== WHAT THE TASK ASKS ==
Please count the lines in the entries below that contain the word "located", and give only that number.

— begin ROWS —

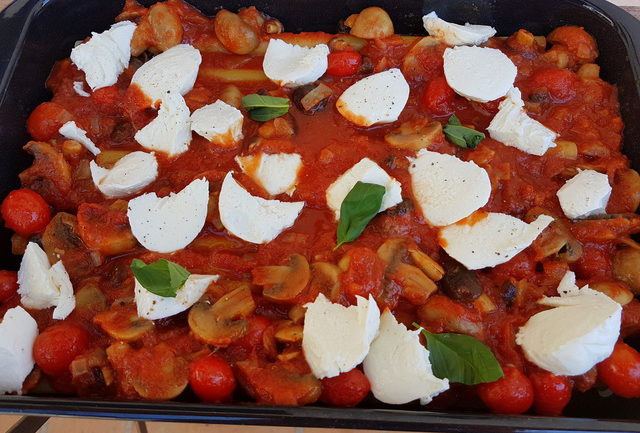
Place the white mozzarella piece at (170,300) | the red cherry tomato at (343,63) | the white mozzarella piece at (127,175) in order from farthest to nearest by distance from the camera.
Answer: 1. the red cherry tomato at (343,63)
2. the white mozzarella piece at (127,175)
3. the white mozzarella piece at (170,300)

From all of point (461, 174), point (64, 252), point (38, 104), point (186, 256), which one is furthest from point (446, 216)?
point (38, 104)

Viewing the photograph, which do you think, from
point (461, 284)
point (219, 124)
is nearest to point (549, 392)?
point (461, 284)

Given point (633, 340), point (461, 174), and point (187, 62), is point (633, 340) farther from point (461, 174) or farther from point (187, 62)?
point (187, 62)

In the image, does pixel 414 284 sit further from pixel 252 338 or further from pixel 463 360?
pixel 252 338

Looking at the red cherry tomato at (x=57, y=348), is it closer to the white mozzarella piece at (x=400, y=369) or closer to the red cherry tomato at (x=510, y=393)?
the white mozzarella piece at (x=400, y=369)

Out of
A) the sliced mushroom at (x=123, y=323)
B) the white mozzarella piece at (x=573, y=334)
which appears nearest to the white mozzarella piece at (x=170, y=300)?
the sliced mushroom at (x=123, y=323)

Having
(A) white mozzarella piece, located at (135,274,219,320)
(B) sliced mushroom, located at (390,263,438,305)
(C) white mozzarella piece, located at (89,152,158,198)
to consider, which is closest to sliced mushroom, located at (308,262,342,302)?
(B) sliced mushroom, located at (390,263,438,305)
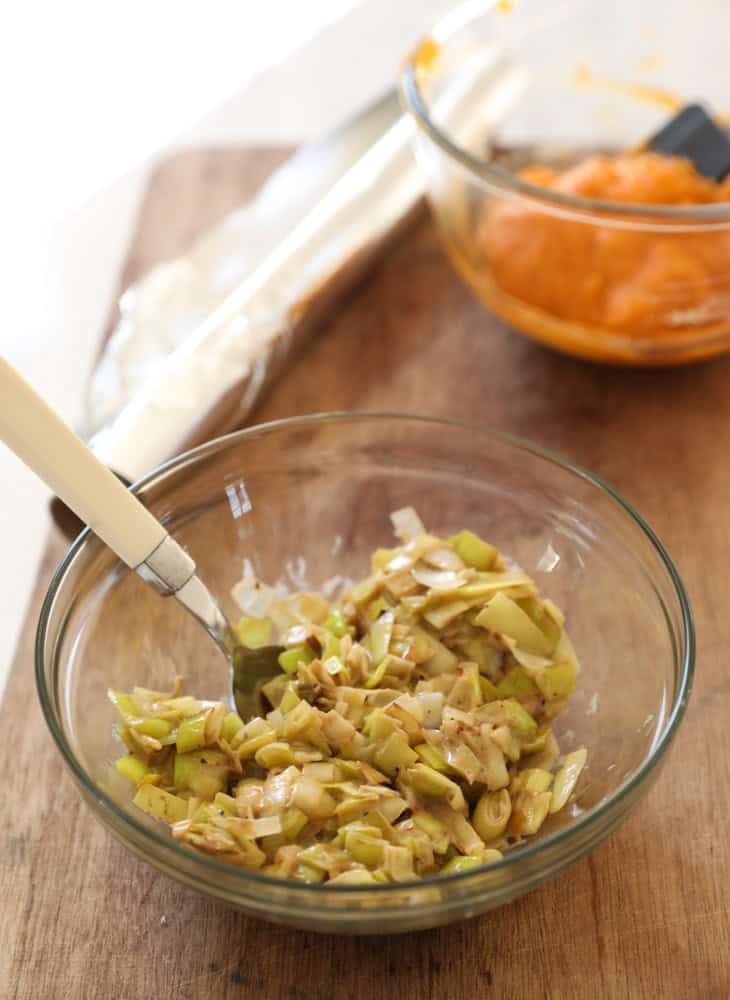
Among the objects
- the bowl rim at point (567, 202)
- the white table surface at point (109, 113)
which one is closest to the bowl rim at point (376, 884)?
the bowl rim at point (567, 202)

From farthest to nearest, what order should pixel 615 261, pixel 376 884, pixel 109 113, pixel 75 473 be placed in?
pixel 109 113 → pixel 615 261 → pixel 75 473 → pixel 376 884

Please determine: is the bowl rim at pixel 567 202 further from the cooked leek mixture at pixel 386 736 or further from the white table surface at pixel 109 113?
the white table surface at pixel 109 113

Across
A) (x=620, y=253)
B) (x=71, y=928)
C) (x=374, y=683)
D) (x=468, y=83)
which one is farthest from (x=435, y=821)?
(x=468, y=83)

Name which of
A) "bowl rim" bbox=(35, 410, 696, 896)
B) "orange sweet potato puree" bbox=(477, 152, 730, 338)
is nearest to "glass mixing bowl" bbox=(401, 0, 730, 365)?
"orange sweet potato puree" bbox=(477, 152, 730, 338)

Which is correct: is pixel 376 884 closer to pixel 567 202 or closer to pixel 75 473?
pixel 75 473

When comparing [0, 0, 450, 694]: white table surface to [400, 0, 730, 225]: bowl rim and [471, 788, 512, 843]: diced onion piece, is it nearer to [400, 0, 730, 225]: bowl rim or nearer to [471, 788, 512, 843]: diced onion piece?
[400, 0, 730, 225]: bowl rim

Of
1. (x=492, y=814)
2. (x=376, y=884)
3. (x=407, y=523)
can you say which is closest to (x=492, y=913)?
(x=492, y=814)

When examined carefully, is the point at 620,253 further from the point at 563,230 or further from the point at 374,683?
the point at 374,683
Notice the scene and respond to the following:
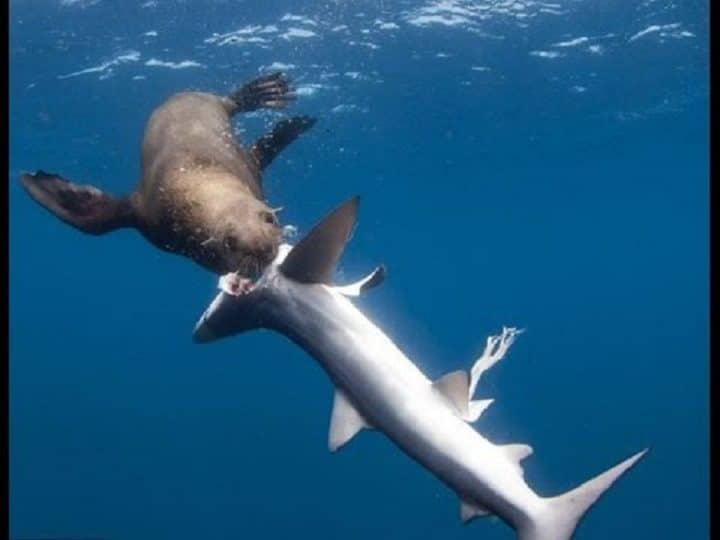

— end ROWS —

== OUTPUT FOR THIS EXERCISE ==
5